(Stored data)
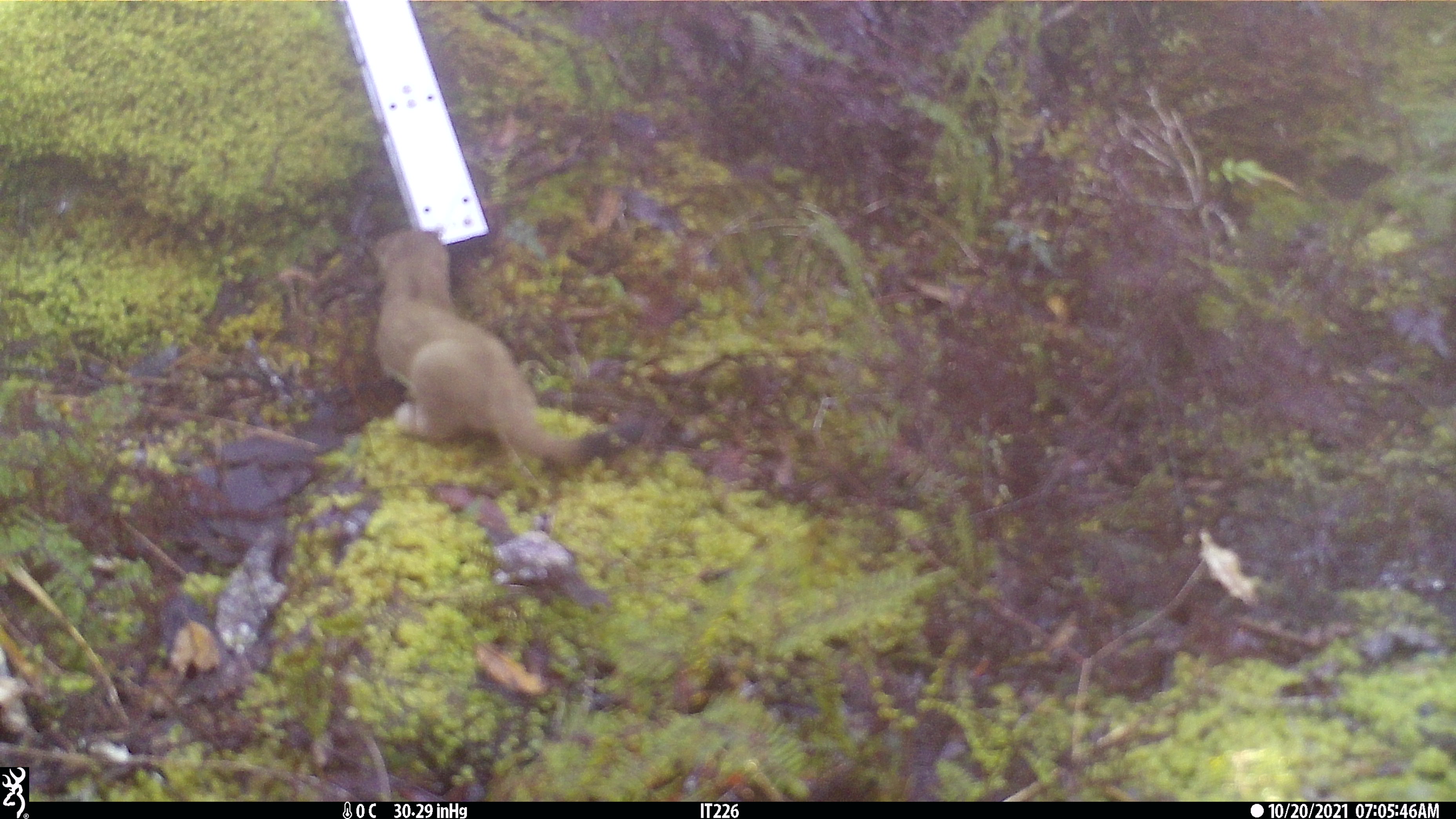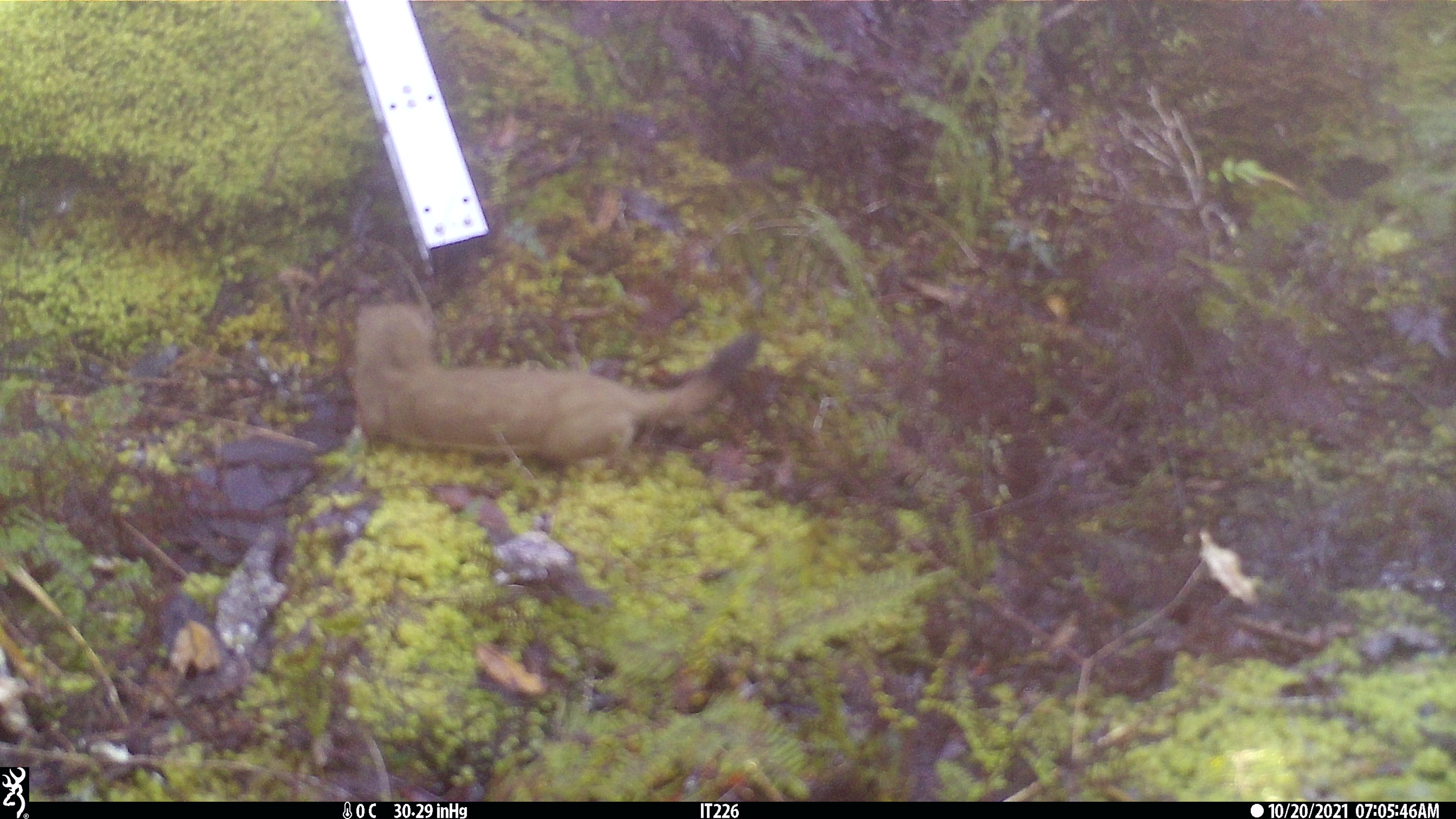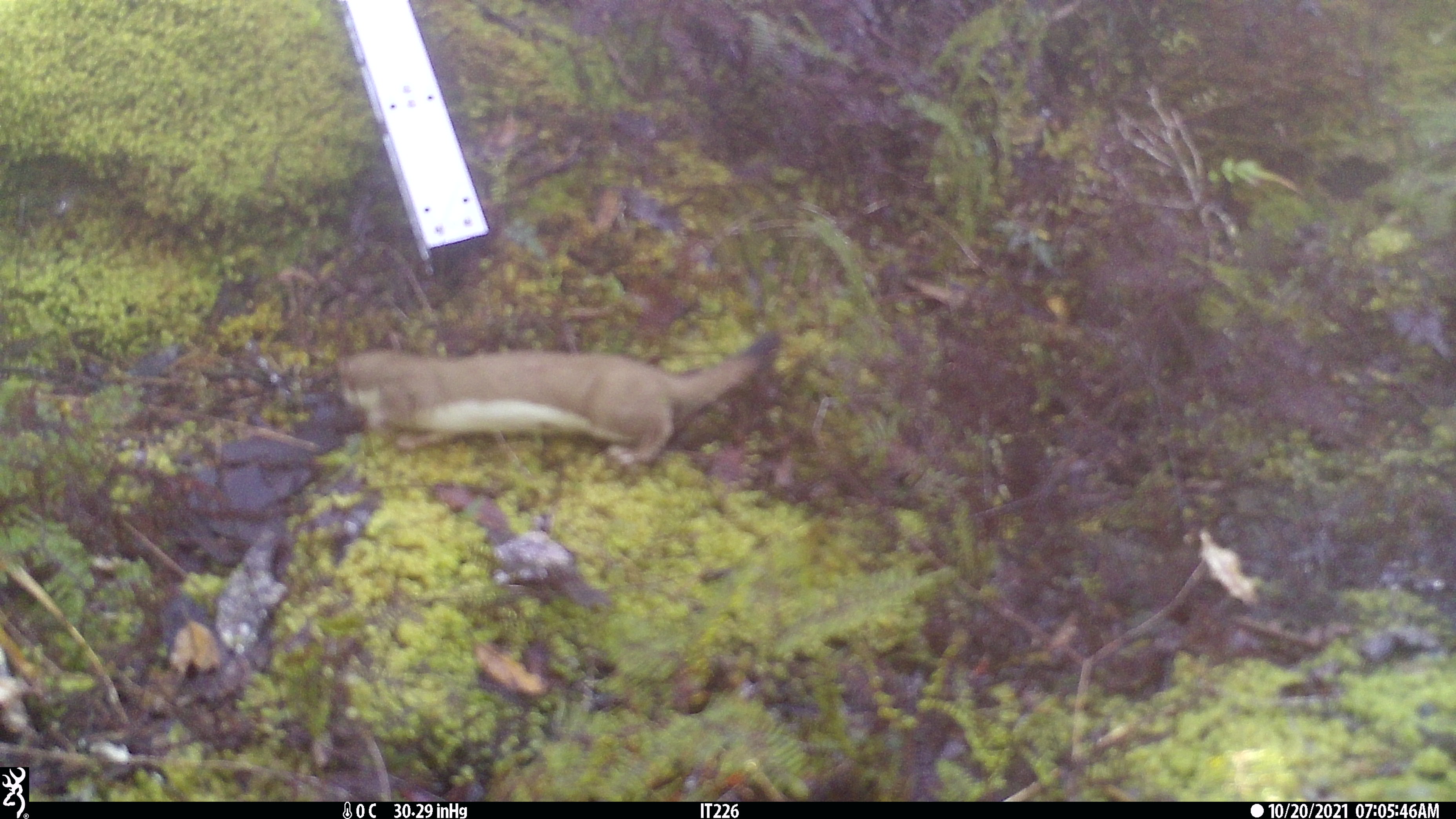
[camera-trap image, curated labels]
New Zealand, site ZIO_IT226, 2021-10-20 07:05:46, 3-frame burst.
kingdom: Animalia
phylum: Chordata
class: Mammalia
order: Carnivora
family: Mustelidae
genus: Mustela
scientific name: Mustela erminea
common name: stoat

- _ASSIGNED TASK_: Whenever a picture appears, leave it out, and return every record exactly.

- _OUTPUT FOR THIS TASK_:
[camera-trap image, curated labels]
New Zealand, site ZIO_IT226, 2021-10-20 07:05:46, 3-frame burst.
kingdom: Animalia
phylum: Chordata
class: Mammalia
order: Carnivora
family: Mustelidae
genus: Mustela
scientific name: Mustela erminea
common name: stoat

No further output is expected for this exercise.